«La révolution consiste à retourner le sablier», disait le plasticien français, Jean Dubuffet. Il n’a pas été retourné à Tripoli, jugent les Libyens qui menacent de se soulever après-demain, à l’occasion du deuxième anniversaire de l’insurrection contre le régime de Maamar Kadhafi, pour remettre le train de la révolution sur ses rails, affirment-ils dans des tracts distribués et dans les réseaux sociaux, appelant à manifester.
De crainte que ces manifestations ne dégénèrent en violence et n’entraînent des infiltrations de groupes extérieurs, les autorités libyennes qui se préparent à l’affrontement ont décidé de fermer leurs frontières, du 14 février à minuit jusqu’au 18 février, avec la Tunisie et l’Egypte, eux-mêmes en situation de déstabilisation et d’agitation. « Par mesure de sécurité, nul ne sera autorisé à franchir les frontières [avec ces deux pays] », a annoncé, lundi dernier, le Premier ministre libyen, Ali Zeidan qui a, en même temps, confirmé la présence de son pays à la réunion ministérielle internationale de soutien à la Libye tenue, hier, à Paris.
Les frontières libyennes avec l’Algérie, le Niger, le Tchad et le Soudan sont déclarées fermées depuis la mi-décembre 2012, le temps, dit Tripoli qui en a pris l’initiative, de sécuriser la région. Ce n’est pas demain la veille qu’elle le sera.

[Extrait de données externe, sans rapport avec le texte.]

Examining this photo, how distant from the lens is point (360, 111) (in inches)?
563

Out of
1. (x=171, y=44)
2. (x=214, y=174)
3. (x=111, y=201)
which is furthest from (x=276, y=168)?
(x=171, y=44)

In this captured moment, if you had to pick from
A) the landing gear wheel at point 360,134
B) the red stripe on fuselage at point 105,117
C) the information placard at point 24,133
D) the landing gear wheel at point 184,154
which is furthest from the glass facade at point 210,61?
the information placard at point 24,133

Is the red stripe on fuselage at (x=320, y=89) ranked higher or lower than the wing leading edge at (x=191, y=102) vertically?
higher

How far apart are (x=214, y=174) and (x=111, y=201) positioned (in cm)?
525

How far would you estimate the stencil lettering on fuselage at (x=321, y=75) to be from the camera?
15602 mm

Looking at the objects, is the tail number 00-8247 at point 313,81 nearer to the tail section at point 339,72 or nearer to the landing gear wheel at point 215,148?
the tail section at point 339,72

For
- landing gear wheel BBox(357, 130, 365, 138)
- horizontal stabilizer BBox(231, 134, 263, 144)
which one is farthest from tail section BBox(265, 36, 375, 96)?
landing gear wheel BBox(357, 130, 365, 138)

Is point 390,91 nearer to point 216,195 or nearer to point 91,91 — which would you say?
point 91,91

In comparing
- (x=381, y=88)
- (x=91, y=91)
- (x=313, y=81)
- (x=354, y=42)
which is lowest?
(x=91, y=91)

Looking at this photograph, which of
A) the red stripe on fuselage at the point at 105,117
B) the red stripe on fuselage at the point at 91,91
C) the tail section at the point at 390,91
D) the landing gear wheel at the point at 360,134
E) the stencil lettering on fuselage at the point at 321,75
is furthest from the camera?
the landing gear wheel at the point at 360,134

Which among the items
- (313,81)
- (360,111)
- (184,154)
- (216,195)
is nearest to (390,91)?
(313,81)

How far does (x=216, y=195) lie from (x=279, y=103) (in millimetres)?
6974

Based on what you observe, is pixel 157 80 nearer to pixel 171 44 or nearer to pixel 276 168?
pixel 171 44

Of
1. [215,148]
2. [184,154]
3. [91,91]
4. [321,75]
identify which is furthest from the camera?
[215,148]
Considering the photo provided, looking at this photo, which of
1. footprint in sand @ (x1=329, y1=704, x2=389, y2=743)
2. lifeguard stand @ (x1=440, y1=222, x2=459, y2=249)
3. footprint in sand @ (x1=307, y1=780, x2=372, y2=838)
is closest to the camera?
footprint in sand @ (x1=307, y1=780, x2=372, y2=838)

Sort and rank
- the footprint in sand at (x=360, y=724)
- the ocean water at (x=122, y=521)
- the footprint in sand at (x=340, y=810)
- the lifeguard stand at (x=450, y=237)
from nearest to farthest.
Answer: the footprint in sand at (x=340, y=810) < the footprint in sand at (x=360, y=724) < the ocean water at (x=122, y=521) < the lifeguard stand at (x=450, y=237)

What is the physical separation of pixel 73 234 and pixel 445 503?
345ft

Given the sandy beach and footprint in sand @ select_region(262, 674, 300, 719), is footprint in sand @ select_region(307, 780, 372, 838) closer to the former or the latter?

Les derniers événements qui ont marqué cet espace n’y encouragent pas. L’attaque du complexe gazier de Teguentourine, à In Amenas, le 16 janvier dernier, par un commando venu de Libye, démontrerait, à elle seule, l’incapacité des services de sécurité libyens à surveiller et à contrôler des milliers de kilomètres de frontières désertiques livrées au trafic d’armes, de drogue, d’êtres humains et au terrorisme. Le ministre de l’Intérieur libyen, Achour Shwayel, redoute cette journée du 15 février, d’autant que le gouvernement fait déjà face au chaos et à une guerre qui n’en finit pas. Plus d’un an après la mort de Maamar Kadhafi, la Libye n’a toujours pas d’Etat, les milices, officiellement dissoutes, continuent d’imposer leur loi dans le pays et les tribus de l’exposer au morcellement. Dans les réseaux sociaux en effervescence ces derniers jours, les jeunes libyens exhortent leurs compatriotes à la « désobéissance civile » et à « faire tomber le régime » pour « réaliser la deuxième révolution », disent-ils. Selon eux, de hauts responsables libyens dont les noms n’ont pas été donnés auraient démissionné avant que cette « deuxième révolution » ne se produise, et d’autres dirigeants, comme Moustapha Abdeljalil, l’ancien président du CNT, auraient quitté la Libye pour la Grande-Bretagne, la France et l’Italie. Une confusion totale règne sur ces prochaines manifestations où chacun y va de son mot d’ordre et de ses revendications, les uns contestant les décisions et des choix de l’Assemblée nationale et du gouvernement, les autres voulant « bannir les responsables de l’ancien régime et faire tomber le nouveau » ou encore imposer le fédéralisme. Deux ans après la « fausse révolution », affirment les opposants, le temps serait venu pour le peuple libyen de prendre son destin en main.